**About this task**. Gather up every line from the entries below that uses the word "lock".

========

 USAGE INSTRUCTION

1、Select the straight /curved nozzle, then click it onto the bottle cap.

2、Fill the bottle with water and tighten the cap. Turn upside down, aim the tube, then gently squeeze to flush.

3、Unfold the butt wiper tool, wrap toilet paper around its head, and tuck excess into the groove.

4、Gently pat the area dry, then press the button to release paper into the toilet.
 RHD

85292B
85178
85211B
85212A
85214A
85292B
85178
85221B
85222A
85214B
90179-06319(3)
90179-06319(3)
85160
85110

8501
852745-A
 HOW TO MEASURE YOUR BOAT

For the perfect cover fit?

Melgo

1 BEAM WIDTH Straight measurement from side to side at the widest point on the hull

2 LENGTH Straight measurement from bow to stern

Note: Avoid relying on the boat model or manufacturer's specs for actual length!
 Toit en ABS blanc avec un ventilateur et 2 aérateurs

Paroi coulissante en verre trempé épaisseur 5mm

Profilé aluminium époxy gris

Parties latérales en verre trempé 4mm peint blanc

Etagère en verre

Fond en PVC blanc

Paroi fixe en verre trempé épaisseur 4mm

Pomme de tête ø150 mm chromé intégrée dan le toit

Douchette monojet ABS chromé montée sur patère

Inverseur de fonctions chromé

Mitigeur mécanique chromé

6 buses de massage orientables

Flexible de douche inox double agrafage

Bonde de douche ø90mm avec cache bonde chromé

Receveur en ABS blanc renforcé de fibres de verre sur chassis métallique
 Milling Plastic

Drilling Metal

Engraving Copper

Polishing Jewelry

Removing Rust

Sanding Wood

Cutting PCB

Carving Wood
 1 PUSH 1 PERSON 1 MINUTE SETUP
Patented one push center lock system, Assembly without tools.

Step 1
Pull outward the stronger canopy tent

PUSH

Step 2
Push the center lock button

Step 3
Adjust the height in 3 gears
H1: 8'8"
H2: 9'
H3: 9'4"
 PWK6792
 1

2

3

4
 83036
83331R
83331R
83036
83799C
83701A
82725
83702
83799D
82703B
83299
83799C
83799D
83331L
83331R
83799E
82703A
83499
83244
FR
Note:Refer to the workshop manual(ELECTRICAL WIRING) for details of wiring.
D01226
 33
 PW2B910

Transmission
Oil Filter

========

**Response to the exercise**.
Patented one push center lock system, Assembly without tools.
Push the center lock button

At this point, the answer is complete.